▶ DOCUMENT PASSAGE

New ‘North Town’ fire station opens 

Photos by Sean Belk/Signal Tribune A crowd looks on as Long Beach Fire Capt. Jackawa Jackson, Fire Chief Mike DuRee and 9th District Councilmember Steven Neal prepare to push a fire engine into the newly constructed Fire Station 12 during a grand opening of the north Long Beach facility on Tuesday, Sept. 24.

Photos by Sean Belk/Signal Tribune

A crowd looks on as Long Beach Fire Capt. Jackawa Jackson, Fire Chief Mike DuRee and 9th District Councilmember Steven Neal prepare to push a fire engine into the newly constructed Fire Station 12 during a grand opening of the north Long Beach facility on Tuesday, Sept. 24.

After work stoppages, labor disputes and funding difficulties, there was one last thing to contend with to complete the nearly $10-million new, state-of-the-art Fire Station 12 in north Long Beach– pushing into the garage a shiny, red fire engine that has the words “North Town” emblazoned on the side of it.
Hundreds of people gathered on Tuesday, Sept. 24 to celebrate the grand opening and dedication of the newly built fire station and Emergency Resource Center (ERC) located on a 1.2-acre site on the northwest corner of Artesia Boulevard and Orange Avenue. 
“It did take a long time to build, but I think you can see today it was worth the wait,” said Long Beach Mayor Bob Foster, to the crowd of city officials, local residents, fire personnel and other stakeholders in attendance. “We should all celebrate what’s been done here.”

▶ EXERCISE
Reproduce the fire station article verbatim from "After work stoppages, labor" to "and Orange Avenue.".

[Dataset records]
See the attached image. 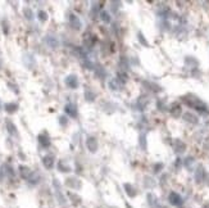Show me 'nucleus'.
Returning a JSON list of instances; mask_svg holds the SVG:
<instances>
[{
	"label": "nucleus",
	"mask_w": 209,
	"mask_h": 208,
	"mask_svg": "<svg viewBox=\"0 0 209 208\" xmlns=\"http://www.w3.org/2000/svg\"><path fill=\"white\" fill-rule=\"evenodd\" d=\"M21 170H22V176H23V177H27V176H28V168H27V167L21 166Z\"/></svg>",
	"instance_id": "nucleus-12"
},
{
	"label": "nucleus",
	"mask_w": 209,
	"mask_h": 208,
	"mask_svg": "<svg viewBox=\"0 0 209 208\" xmlns=\"http://www.w3.org/2000/svg\"><path fill=\"white\" fill-rule=\"evenodd\" d=\"M46 41L49 43V45H50L51 48H57V46H58V41H57L55 39H53V38H51V36H47Z\"/></svg>",
	"instance_id": "nucleus-9"
},
{
	"label": "nucleus",
	"mask_w": 209,
	"mask_h": 208,
	"mask_svg": "<svg viewBox=\"0 0 209 208\" xmlns=\"http://www.w3.org/2000/svg\"><path fill=\"white\" fill-rule=\"evenodd\" d=\"M6 127H8L10 134H16V126H14L10 121H6Z\"/></svg>",
	"instance_id": "nucleus-10"
},
{
	"label": "nucleus",
	"mask_w": 209,
	"mask_h": 208,
	"mask_svg": "<svg viewBox=\"0 0 209 208\" xmlns=\"http://www.w3.org/2000/svg\"><path fill=\"white\" fill-rule=\"evenodd\" d=\"M5 109H6V112H9V113L16 112V110H17V104H14V103L5 104Z\"/></svg>",
	"instance_id": "nucleus-7"
},
{
	"label": "nucleus",
	"mask_w": 209,
	"mask_h": 208,
	"mask_svg": "<svg viewBox=\"0 0 209 208\" xmlns=\"http://www.w3.org/2000/svg\"><path fill=\"white\" fill-rule=\"evenodd\" d=\"M87 147H89V149L91 152H94L95 148H96V142H95V139H93V137L87 139Z\"/></svg>",
	"instance_id": "nucleus-8"
},
{
	"label": "nucleus",
	"mask_w": 209,
	"mask_h": 208,
	"mask_svg": "<svg viewBox=\"0 0 209 208\" xmlns=\"http://www.w3.org/2000/svg\"><path fill=\"white\" fill-rule=\"evenodd\" d=\"M60 124H62V125L67 124V118H64V117H60Z\"/></svg>",
	"instance_id": "nucleus-14"
},
{
	"label": "nucleus",
	"mask_w": 209,
	"mask_h": 208,
	"mask_svg": "<svg viewBox=\"0 0 209 208\" xmlns=\"http://www.w3.org/2000/svg\"><path fill=\"white\" fill-rule=\"evenodd\" d=\"M24 14L27 16L28 20H31V18H32V12H31L30 9H26V10H24Z\"/></svg>",
	"instance_id": "nucleus-13"
},
{
	"label": "nucleus",
	"mask_w": 209,
	"mask_h": 208,
	"mask_svg": "<svg viewBox=\"0 0 209 208\" xmlns=\"http://www.w3.org/2000/svg\"><path fill=\"white\" fill-rule=\"evenodd\" d=\"M37 16H39V18H40V21H46V20H47V14L44 12V10H40Z\"/></svg>",
	"instance_id": "nucleus-11"
},
{
	"label": "nucleus",
	"mask_w": 209,
	"mask_h": 208,
	"mask_svg": "<svg viewBox=\"0 0 209 208\" xmlns=\"http://www.w3.org/2000/svg\"><path fill=\"white\" fill-rule=\"evenodd\" d=\"M169 200H171L172 204H176V206H181L182 204L181 196H180L178 194H176V193H172V194L169 195Z\"/></svg>",
	"instance_id": "nucleus-2"
},
{
	"label": "nucleus",
	"mask_w": 209,
	"mask_h": 208,
	"mask_svg": "<svg viewBox=\"0 0 209 208\" xmlns=\"http://www.w3.org/2000/svg\"><path fill=\"white\" fill-rule=\"evenodd\" d=\"M44 165H45L47 168H51L54 165V161H53V157L51 155H47V157L44 158Z\"/></svg>",
	"instance_id": "nucleus-6"
},
{
	"label": "nucleus",
	"mask_w": 209,
	"mask_h": 208,
	"mask_svg": "<svg viewBox=\"0 0 209 208\" xmlns=\"http://www.w3.org/2000/svg\"><path fill=\"white\" fill-rule=\"evenodd\" d=\"M65 84L68 85L69 87H72V89H76L77 86H78V81H77V77L76 76H68L67 79H65Z\"/></svg>",
	"instance_id": "nucleus-1"
},
{
	"label": "nucleus",
	"mask_w": 209,
	"mask_h": 208,
	"mask_svg": "<svg viewBox=\"0 0 209 208\" xmlns=\"http://www.w3.org/2000/svg\"><path fill=\"white\" fill-rule=\"evenodd\" d=\"M65 112H67L71 117H76V116H77L76 107L73 105V104H68V105H65Z\"/></svg>",
	"instance_id": "nucleus-4"
},
{
	"label": "nucleus",
	"mask_w": 209,
	"mask_h": 208,
	"mask_svg": "<svg viewBox=\"0 0 209 208\" xmlns=\"http://www.w3.org/2000/svg\"><path fill=\"white\" fill-rule=\"evenodd\" d=\"M39 142L41 143V145H44V147H49V144H50L49 137H47L46 135H40L39 136Z\"/></svg>",
	"instance_id": "nucleus-5"
},
{
	"label": "nucleus",
	"mask_w": 209,
	"mask_h": 208,
	"mask_svg": "<svg viewBox=\"0 0 209 208\" xmlns=\"http://www.w3.org/2000/svg\"><path fill=\"white\" fill-rule=\"evenodd\" d=\"M69 22H71V25H72L73 28L78 30L80 27H81V22H80V20L76 16H71V17H69Z\"/></svg>",
	"instance_id": "nucleus-3"
}]
</instances>
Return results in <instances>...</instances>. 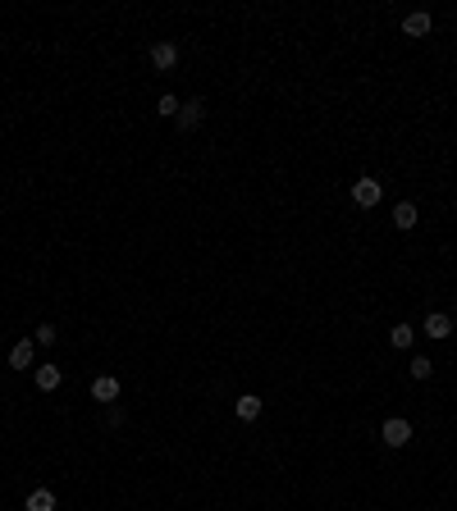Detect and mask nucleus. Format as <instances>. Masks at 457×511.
<instances>
[{
	"label": "nucleus",
	"mask_w": 457,
	"mask_h": 511,
	"mask_svg": "<svg viewBox=\"0 0 457 511\" xmlns=\"http://www.w3.org/2000/svg\"><path fill=\"white\" fill-rule=\"evenodd\" d=\"M380 196H384V183H380V178H357V183H352V201H357V206L361 210H375V206H380Z\"/></svg>",
	"instance_id": "1"
},
{
	"label": "nucleus",
	"mask_w": 457,
	"mask_h": 511,
	"mask_svg": "<svg viewBox=\"0 0 457 511\" xmlns=\"http://www.w3.org/2000/svg\"><path fill=\"white\" fill-rule=\"evenodd\" d=\"M380 438H384V447H407V443H412V420H403V415L384 420Z\"/></svg>",
	"instance_id": "2"
},
{
	"label": "nucleus",
	"mask_w": 457,
	"mask_h": 511,
	"mask_svg": "<svg viewBox=\"0 0 457 511\" xmlns=\"http://www.w3.org/2000/svg\"><path fill=\"white\" fill-rule=\"evenodd\" d=\"M151 64L160 69V73H169V69L178 64V46H174V42H156V46H151Z\"/></svg>",
	"instance_id": "3"
},
{
	"label": "nucleus",
	"mask_w": 457,
	"mask_h": 511,
	"mask_svg": "<svg viewBox=\"0 0 457 511\" xmlns=\"http://www.w3.org/2000/svg\"><path fill=\"white\" fill-rule=\"evenodd\" d=\"M92 397H97V402H119V379H115V374H97V379H92Z\"/></svg>",
	"instance_id": "4"
},
{
	"label": "nucleus",
	"mask_w": 457,
	"mask_h": 511,
	"mask_svg": "<svg viewBox=\"0 0 457 511\" xmlns=\"http://www.w3.org/2000/svg\"><path fill=\"white\" fill-rule=\"evenodd\" d=\"M201 119H206V105H201V101H188V105L178 110V119H174V123H178V132H192Z\"/></svg>",
	"instance_id": "5"
},
{
	"label": "nucleus",
	"mask_w": 457,
	"mask_h": 511,
	"mask_svg": "<svg viewBox=\"0 0 457 511\" xmlns=\"http://www.w3.org/2000/svg\"><path fill=\"white\" fill-rule=\"evenodd\" d=\"M33 379L42 392H55L60 383H65V374H60V365H33Z\"/></svg>",
	"instance_id": "6"
},
{
	"label": "nucleus",
	"mask_w": 457,
	"mask_h": 511,
	"mask_svg": "<svg viewBox=\"0 0 457 511\" xmlns=\"http://www.w3.org/2000/svg\"><path fill=\"white\" fill-rule=\"evenodd\" d=\"M421 329H425V334H430V338H439V343H444V338L453 334V320H448L444 311H430V315H425V324H421Z\"/></svg>",
	"instance_id": "7"
},
{
	"label": "nucleus",
	"mask_w": 457,
	"mask_h": 511,
	"mask_svg": "<svg viewBox=\"0 0 457 511\" xmlns=\"http://www.w3.org/2000/svg\"><path fill=\"white\" fill-rule=\"evenodd\" d=\"M33 352H37V343H14L10 347V370H33Z\"/></svg>",
	"instance_id": "8"
},
{
	"label": "nucleus",
	"mask_w": 457,
	"mask_h": 511,
	"mask_svg": "<svg viewBox=\"0 0 457 511\" xmlns=\"http://www.w3.org/2000/svg\"><path fill=\"white\" fill-rule=\"evenodd\" d=\"M430 28H435L430 14H407V19H403V33L407 37H430Z\"/></svg>",
	"instance_id": "9"
},
{
	"label": "nucleus",
	"mask_w": 457,
	"mask_h": 511,
	"mask_svg": "<svg viewBox=\"0 0 457 511\" xmlns=\"http://www.w3.org/2000/svg\"><path fill=\"white\" fill-rule=\"evenodd\" d=\"M233 411H238V420H256V415H261V397H256V392H242L238 402H233Z\"/></svg>",
	"instance_id": "10"
},
{
	"label": "nucleus",
	"mask_w": 457,
	"mask_h": 511,
	"mask_svg": "<svg viewBox=\"0 0 457 511\" xmlns=\"http://www.w3.org/2000/svg\"><path fill=\"white\" fill-rule=\"evenodd\" d=\"M416 219H421V215H416V206H412V201H398V206H393V224H398V229H416Z\"/></svg>",
	"instance_id": "11"
},
{
	"label": "nucleus",
	"mask_w": 457,
	"mask_h": 511,
	"mask_svg": "<svg viewBox=\"0 0 457 511\" xmlns=\"http://www.w3.org/2000/svg\"><path fill=\"white\" fill-rule=\"evenodd\" d=\"M23 511H55V493H51V489H33Z\"/></svg>",
	"instance_id": "12"
},
{
	"label": "nucleus",
	"mask_w": 457,
	"mask_h": 511,
	"mask_svg": "<svg viewBox=\"0 0 457 511\" xmlns=\"http://www.w3.org/2000/svg\"><path fill=\"white\" fill-rule=\"evenodd\" d=\"M412 338H416V329H412V324H393V329H389V343H393L398 352L412 347Z\"/></svg>",
	"instance_id": "13"
},
{
	"label": "nucleus",
	"mask_w": 457,
	"mask_h": 511,
	"mask_svg": "<svg viewBox=\"0 0 457 511\" xmlns=\"http://www.w3.org/2000/svg\"><path fill=\"white\" fill-rule=\"evenodd\" d=\"M178 110H183L178 96H160V101H156V114H160V119H178Z\"/></svg>",
	"instance_id": "14"
},
{
	"label": "nucleus",
	"mask_w": 457,
	"mask_h": 511,
	"mask_svg": "<svg viewBox=\"0 0 457 511\" xmlns=\"http://www.w3.org/2000/svg\"><path fill=\"white\" fill-rule=\"evenodd\" d=\"M435 374V361L430 356H412V379H430Z\"/></svg>",
	"instance_id": "15"
},
{
	"label": "nucleus",
	"mask_w": 457,
	"mask_h": 511,
	"mask_svg": "<svg viewBox=\"0 0 457 511\" xmlns=\"http://www.w3.org/2000/svg\"><path fill=\"white\" fill-rule=\"evenodd\" d=\"M55 338H60V334H55V324H37L33 329V343H37V347H51Z\"/></svg>",
	"instance_id": "16"
}]
</instances>
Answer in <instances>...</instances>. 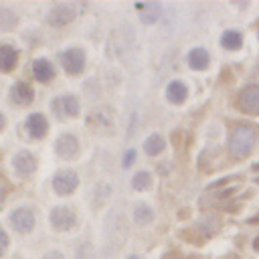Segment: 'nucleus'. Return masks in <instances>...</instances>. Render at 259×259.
Here are the masks:
<instances>
[{
    "mask_svg": "<svg viewBox=\"0 0 259 259\" xmlns=\"http://www.w3.org/2000/svg\"><path fill=\"white\" fill-rule=\"evenodd\" d=\"M257 144V132L249 125H237L233 132H231V138H229V150L233 156L237 158H243L247 154H251V150L255 148Z\"/></svg>",
    "mask_w": 259,
    "mask_h": 259,
    "instance_id": "1",
    "label": "nucleus"
},
{
    "mask_svg": "<svg viewBox=\"0 0 259 259\" xmlns=\"http://www.w3.org/2000/svg\"><path fill=\"white\" fill-rule=\"evenodd\" d=\"M239 107L247 113H259V85H247L239 93Z\"/></svg>",
    "mask_w": 259,
    "mask_h": 259,
    "instance_id": "2",
    "label": "nucleus"
},
{
    "mask_svg": "<svg viewBox=\"0 0 259 259\" xmlns=\"http://www.w3.org/2000/svg\"><path fill=\"white\" fill-rule=\"evenodd\" d=\"M61 63H63V67H65L67 73L77 75L85 67V55H83L81 49H69V51H65L61 55Z\"/></svg>",
    "mask_w": 259,
    "mask_h": 259,
    "instance_id": "3",
    "label": "nucleus"
},
{
    "mask_svg": "<svg viewBox=\"0 0 259 259\" xmlns=\"http://www.w3.org/2000/svg\"><path fill=\"white\" fill-rule=\"evenodd\" d=\"M79 184V178L75 172L71 170H63V172H57V176L53 178V188L59 192V194H69L77 188Z\"/></svg>",
    "mask_w": 259,
    "mask_h": 259,
    "instance_id": "4",
    "label": "nucleus"
},
{
    "mask_svg": "<svg viewBox=\"0 0 259 259\" xmlns=\"http://www.w3.org/2000/svg\"><path fill=\"white\" fill-rule=\"evenodd\" d=\"M51 107H53L55 115H59V117H67V115H77L79 113V103L71 95H63V97L53 99Z\"/></svg>",
    "mask_w": 259,
    "mask_h": 259,
    "instance_id": "5",
    "label": "nucleus"
},
{
    "mask_svg": "<svg viewBox=\"0 0 259 259\" xmlns=\"http://www.w3.org/2000/svg\"><path fill=\"white\" fill-rule=\"evenodd\" d=\"M51 223L59 231H69L75 225V212L71 208H67V206H57L51 212Z\"/></svg>",
    "mask_w": 259,
    "mask_h": 259,
    "instance_id": "6",
    "label": "nucleus"
},
{
    "mask_svg": "<svg viewBox=\"0 0 259 259\" xmlns=\"http://www.w3.org/2000/svg\"><path fill=\"white\" fill-rule=\"evenodd\" d=\"M75 18V8L71 4H57L51 12H49V24L53 26H63L67 22H71Z\"/></svg>",
    "mask_w": 259,
    "mask_h": 259,
    "instance_id": "7",
    "label": "nucleus"
},
{
    "mask_svg": "<svg viewBox=\"0 0 259 259\" xmlns=\"http://www.w3.org/2000/svg\"><path fill=\"white\" fill-rule=\"evenodd\" d=\"M10 223L18 233H28L34 227V217H32V212L28 208H16L10 214Z\"/></svg>",
    "mask_w": 259,
    "mask_h": 259,
    "instance_id": "8",
    "label": "nucleus"
},
{
    "mask_svg": "<svg viewBox=\"0 0 259 259\" xmlns=\"http://www.w3.org/2000/svg\"><path fill=\"white\" fill-rule=\"evenodd\" d=\"M12 164H14V170H16L20 176H28V174H32L34 168H36V162H34L32 154L26 152V150L18 152V154L14 156V160H12Z\"/></svg>",
    "mask_w": 259,
    "mask_h": 259,
    "instance_id": "9",
    "label": "nucleus"
},
{
    "mask_svg": "<svg viewBox=\"0 0 259 259\" xmlns=\"http://www.w3.org/2000/svg\"><path fill=\"white\" fill-rule=\"evenodd\" d=\"M26 130H28V134L32 138H42L47 134V130H49V123L40 113H32L26 119Z\"/></svg>",
    "mask_w": 259,
    "mask_h": 259,
    "instance_id": "10",
    "label": "nucleus"
},
{
    "mask_svg": "<svg viewBox=\"0 0 259 259\" xmlns=\"http://www.w3.org/2000/svg\"><path fill=\"white\" fill-rule=\"evenodd\" d=\"M12 101L16 103V105H28L30 101H32V97H34V93H32V87L28 85V83H16L14 87H12Z\"/></svg>",
    "mask_w": 259,
    "mask_h": 259,
    "instance_id": "11",
    "label": "nucleus"
},
{
    "mask_svg": "<svg viewBox=\"0 0 259 259\" xmlns=\"http://www.w3.org/2000/svg\"><path fill=\"white\" fill-rule=\"evenodd\" d=\"M55 150H57L59 156H63V158H71V156L77 152V140H75L73 136L65 134V136H61V138L55 142Z\"/></svg>",
    "mask_w": 259,
    "mask_h": 259,
    "instance_id": "12",
    "label": "nucleus"
},
{
    "mask_svg": "<svg viewBox=\"0 0 259 259\" xmlns=\"http://www.w3.org/2000/svg\"><path fill=\"white\" fill-rule=\"evenodd\" d=\"M32 73H34V77L38 79V81H51L53 79V75H55V69H53V65L47 61V59H36L34 63H32Z\"/></svg>",
    "mask_w": 259,
    "mask_h": 259,
    "instance_id": "13",
    "label": "nucleus"
},
{
    "mask_svg": "<svg viewBox=\"0 0 259 259\" xmlns=\"http://www.w3.org/2000/svg\"><path fill=\"white\" fill-rule=\"evenodd\" d=\"M16 65V51L10 45H0V71H12Z\"/></svg>",
    "mask_w": 259,
    "mask_h": 259,
    "instance_id": "14",
    "label": "nucleus"
},
{
    "mask_svg": "<svg viewBox=\"0 0 259 259\" xmlns=\"http://www.w3.org/2000/svg\"><path fill=\"white\" fill-rule=\"evenodd\" d=\"M208 53L204 51V49H200V47H196V49H192L190 53H188V65L192 67V69H206L208 67Z\"/></svg>",
    "mask_w": 259,
    "mask_h": 259,
    "instance_id": "15",
    "label": "nucleus"
},
{
    "mask_svg": "<svg viewBox=\"0 0 259 259\" xmlns=\"http://www.w3.org/2000/svg\"><path fill=\"white\" fill-rule=\"evenodd\" d=\"M166 95H168V99L172 103H182L186 99V87H184V83L182 81H172L168 85V89H166Z\"/></svg>",
    "mask_w": 259,
    "mask_h": 259,
    "instance_id": "16",
    "label": "nucleus"
},
{
    "mask_svg": "<svg viewBox=\"0 0 259 259\" xmlns=\"http://www.w3.org/2000/svg\"><path fill=\"white\" fill-rule=\"evenodd\" d=\"M136 8L142 12V20L144 22H156L158 16H160V4H136Z\"/></svg>",
    "mask_w": 259,
    "mask_h": 259,
    "instance_id": "17",
    "label": "nucleus"
},
{
    "mask_svg": "<svg viewBox=\"0 0 259 259\" xmlns=\"http://www.w3.org/2000/svg\"><path fill=\"white\" fill-rule=\"evenodd\" d=\"M144 150H146V154H150V156L160 154V152L164 150V140H162V136H160V134H152V136L144 142Z\"/></svg>",
    "mask_w": 259,
    "mask_h": 259,
    "instance_id": "18",
    "label": "nucleus"
},
{
    "mask_svg": "<svg viewBox=\"0 0 259 259\" xmlns=\"http://www.w3.org/2000/svg\"><path fill=\"white\" fill-rule=\"evenodd\" d=\"M221 42H223L225 49H239V47L243 45V36H241L239 30H227V32L223 34Z\"/></svg>",
    "mask_w": 259,
    "mask_h": 259,
    "instance_id": "19",
    "label": "nucleus"
},
{
    "mask_svg": "<svg viewBox=\"0 0 259 259\" xmlns=\"http://www.w3.org/2000/svg\"><path fill=\"white\" fill-rule=\"evenodd\" d=\"M152 217H154V210H152L148 204H138L136 210H134V219H136V223H140V225L150 223Z\"/></svg>",
    "mask_w": 259,
    "mask_h": 259,
    "instance_id": "20",
    "label": "nucleus"
},
{
    "mask_svg": "<svg viewBox=\"0 0 259 259\" xmlns=\"http://www.w3.org/2000/svg\"><path fill=\"white\" fill-rule=\"evenodd\" d=\"M16 24V16L8 8H0V30H8Z\"/></svg>",
    "mask_w": 259,
    "mask_h": 259,
    "instance_id": "21",
    "label": "nucleus"
},
{
    "mask_svg": "<svg viewBox=\"0 0 259 259\" xmlns=\"http://www.w3.org/2000/svg\"><path fill=\"white\" fill-rule=\"evenodd\" d=\"M132 184H134V188H138V190H144V188H148V186L152 184V176H150L148 172H138V174L134 176Z\"/></svg>",
    "mask_w": 259,
    "mask_h": 259,
    "instance_id": "22",
    "label": "nucleus"
},
{
    "mask_svg": "<svg viewBox=\"0 0 259 259\" xmlns=\"http://www.w3.org/2000/svg\"><path fill=\"white\" fill-rule=\"evenodd\" d=\"M8 190H10V184H8V182H6L4 178H0V204H2V200L6 198Z\"/></svg>",
    "mask_w": 259,
    "mask_h": 259,
    "instance_id": "23",
    "label": "nucleus"
},
{
    "mask_svg": "<svg viewBox=\"0 0 259 259\" xmlns=\"http://www.w3.org/2000/svg\"><path fill=\"white\" fill-rule=\"evenodd\" d=\"M6 247H8V235L0 229V255L6 251Z\"/></svg>",
    "mask_w": 259,
    "mask_h": 259,
    "instance_id": "24",
    "label": "nucleus"
},
{
    "mask_svg": "<svg viewBox=\"0 0 259 259\" xmlns=\"http://www.w3.org/2000/svg\"><path fill=\"white\" fill-rule=\"evenodd\" d=\"M134 158H136V152H134V150H130V152L125 154V158H123V166H125V168H130V166L134 164Z\"/></svg>",
    "mask_w": 259,
    "mask_h": 259,
    "instance_id": "25",
    "label": "nucleus"
},
{
    "mask_svg": "<svg viewBox=\"0 0 259 259\" xmlns=\"http://www.w3.org/2000/svg\"><path fill=\"white\" fill-rule=\"evenodd\" d=\"M45 259H63V255H61L59 251H49V253L45 255Z\"/></svg>",
    "mask_w": 259,
    "mask_h": 259,
    "instance_id": "26",
    "label": "nucleus"
},
{
    "mask_svg": "<svg viewBox=\"0 0 259 259\" xmlns=\"http://www.w3.org/2000/svg\"><path fill=\"white\" fill-rule=\"evenodd\" d=\"M125 259H140L138 255H130V257H125Z\"/></svg>",
    "mask_w": 259,
    "mask_h": 259,
    "instance_id": "27",
    "label": "nucleus"
},
{
    "mask_svg": "<svg viewBox=\"0 0 259 259\" xmlns=\"http://www.w3.org/2000/svg\"><path fill=\"white\" fill-rule=\"evenodd\" d=\"M2 125H4V119H2V115H0V130H2Z\"/></svg>",
    "mask_w": 259,
    "mask_h": 259,
    "instance_id": "28",
    "label": "nucleus"
}]
</instances>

▶ SOLVED EXERCISE
After work stoppages, labor disputes and funding difficulties, there was one last thing to contend with to complete the nearly $10-million new, state-of-the-art Fire Station 12 in north Long Beach– pushing into the garage a shiny, red fire engine that has the words “North Town” emblazoned on the side of it.
Hundreds of people gathered on Tuesday, Sept. 24 to celebrate the grand opening and dedication of the newly built fire station and Emergency Resource Center (ERC) located on a 1.2-acre site on the northwest corner of Artesia Boulevard and Orange Avenue.